Microstructure Evolution and Mechanical Properties of Dual-Phase Refractory HfTiZr Medium-Entropy Alloy with the Small Addition of Dy and Nd

The present investigation aims to examine the impact of incorporating rare earth elements (Dy and Nd) into dual-phase hexagonal close-packed (HCP) ternary refractory medium-entropy alloy HfTiZr. The HfTiZr, (HfTiZr)98Dy2, and (HfTiZr)96Dy2Nd2 alloy exhibit yield strength of 356.95, 424.53, and 458.81 MPa, respectively, and ductility of 8.5, 11, and 10% elongation, respectively. A comparative investigation is conducted to analyze the microstructure and mechanical properties of HfTiZr, (HfTiZr)98Dy2, and (HfTiZr)96Dy2Nd2. With the addition of Dy and Nd, the alloy exhibits an increase in BCC phase fraction with basket weave morphology.

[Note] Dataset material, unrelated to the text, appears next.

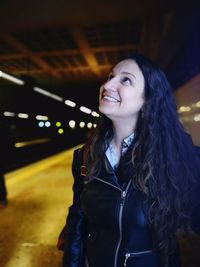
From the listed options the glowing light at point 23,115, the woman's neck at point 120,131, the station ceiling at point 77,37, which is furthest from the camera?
the glowing light at point 23,115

The micro indentation technique was employed to determine the average hardness values of 6.35, 7.58, and 8.59 GPa for the materials HfTiZr, (HfTiZr)98Dy2, and (HfTiZr)96Dy2Nd2, respectively. The observed rise in hardness can be attributed to the concurrent increase in solid solution hardening, which arises from the introduction of larger atomic radii, leading to an increase in lattice distortion. The present study presents a novel approach to include rare earth elements into ternary refractory alloys, thereby facilitating the formation of a dual-phase structure and leading to improved mechanical properties.